# Find the mass of m1 on an inclined pulley system

1. Feb 21, 2013

### IcyDuck

1. The problem statement, all variables and given/known data
Two masses $m_1$ and $m_2$ are connected by a massless cord and a pulley, on a rough ramp, tilted at angle ∅ The pulley is massless and frictionless. The coefficient of kinetic friction between the ramp and m1 is $μ_k.$ Derive an expression for $m_1,$ given that $m_2$ accelerates downward with acceleration of magnitude $a.$

Diagram:

2. Relevant equations
$F=ma$
$g=9.8 m/s^2$

3. The attempt at a solution
I drew my free body diagrams for each mass.
For $m_1,$ the axes are aligned with the ramp, not the ground. $m_1g$ is broken up into its $x$ and $y$ components: $m_1gsin∅$ and $m_1gcos∅,$ respectively. Tension $T$ is larger than frictional force $F_f$ since the object is accelerating up the ramp despite the frictional force in the opposite direction.

For $m_2,$ the axes are aligned with the ground with the up direction being the positive $y$ direction. The weight $mg$ is larger than the tension $T$ due to its downward acceleration.
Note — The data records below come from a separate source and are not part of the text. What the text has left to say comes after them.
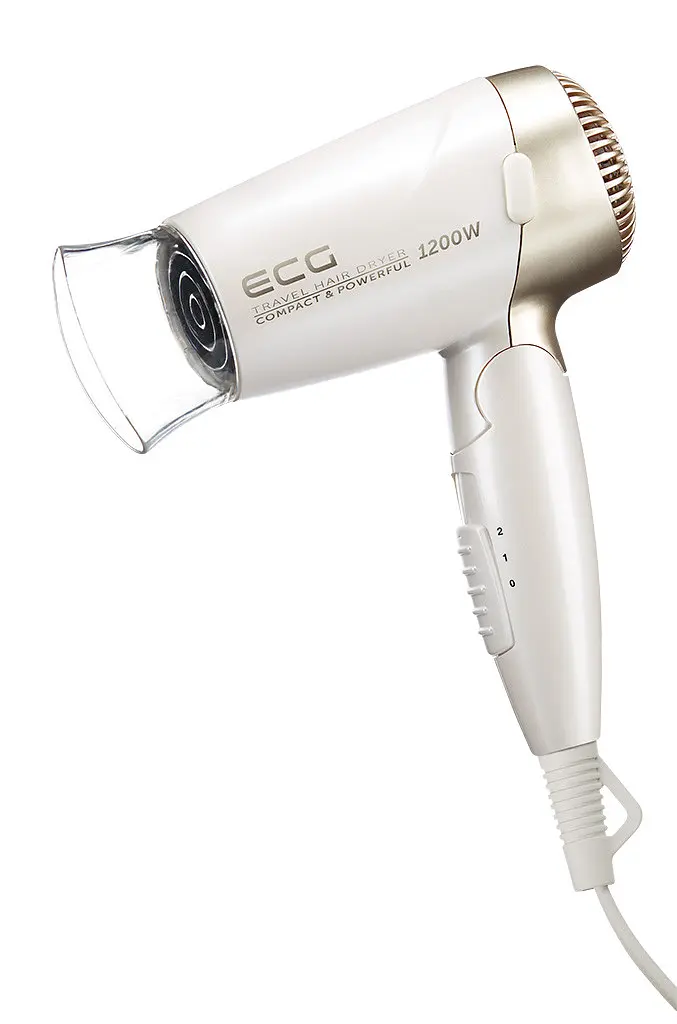 Фен ECG VV 1200 travel G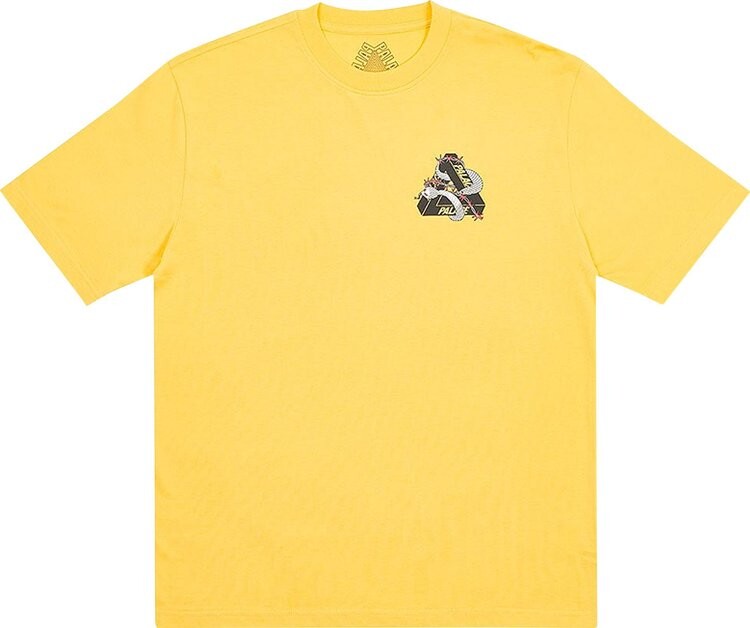 Футболка Palace Hesh Mit Fresh T-Shirt 'Yellow', желтый
Футболка Palace Hesh Mit Fresh T-Shirt 'Yellow', желтый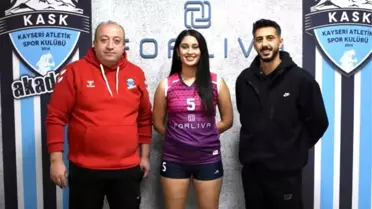 Kayseri Atletikspor antrenman sahası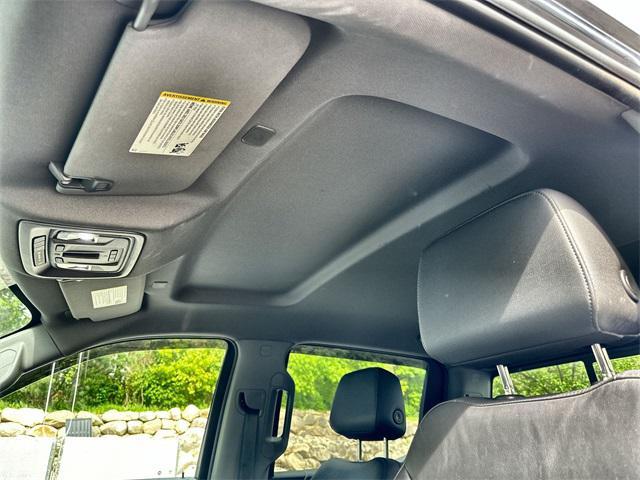 used 2021 Chevrolet Silverado 1500 car, priced at $36,522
I think that the tension will be the same everywhere in the rope, so $T_{m_1}=T_{m_2}.$

With regard to $m_1:$
$T=m_2a$
$F_{net}=T-F_f,$
or
$F_{net}=m_2a-μ_km_1gcos∅.$

With regard to $m_2:$
$F_{net}=m_2g-T,$
or
$F_{net}=m_2g-m_2a.$

That's about as far as I got. It's not much of a start. I don't know what steps I need to take towards isolating $m_1.$

Last edited: Feb 21, 2013
2. Feb 21, 2013

### ap123

Where did you get T = m2a from?
For the net force on m1, you forgot the component of gravity acting down the ramp.

3. Feb 21, 2013

### IcyDuck

I derived tension $T$ by applying $F=ma$ and getting $T=ma$ since $T$ is a force. I saw that since the mass of $m_2$ is given and its downward acceleration $a$ is given and on the same axis as $T$ (the $y$ axis), I could plug those into the force equation and get the tension.

And yeah, I can see what you're saying about the gravity. Since $m_1$'s motion is completely horizontal, it should actually be $F_{net_{m_1}}=m_2a−μ_km_1gsin∅.$ Not sure how I managed to mix up sin and cos, sorry.

4. Feb 21, 2013

### ap123

Have another look at your free-body diagrams.
The one for m2 should have the tension pointing up and the weight down.
The sum of both of these forces will be m2a.
So, T = m2a is not correct.

The motion of m1 may be horizontal with respect to the ramp, but it's not horizontal with respect to the ground, so there is a component of the weight acting to pull the mass back down the incline.

5. Feb 21, 2013

### IcyDuck

Ok, so $T+m_2g=m_2a,$
or
$T=m_2a-m_2g.$

So, correct me if I'm misunderstanding what you're saying, does that mean that $mg_x$ should actually be subtracted, making $F_{net_{m_1}}=T-F_f-mg_x$?

6. Feb 21, 2013

### ap123

Remember that T and the weight are in opposite directions, so
m2g - T = m2a
( my y-axis points down here )

Your expression for Fnet for m1 is correct.
When you equate this with m1a, be careful with the signs.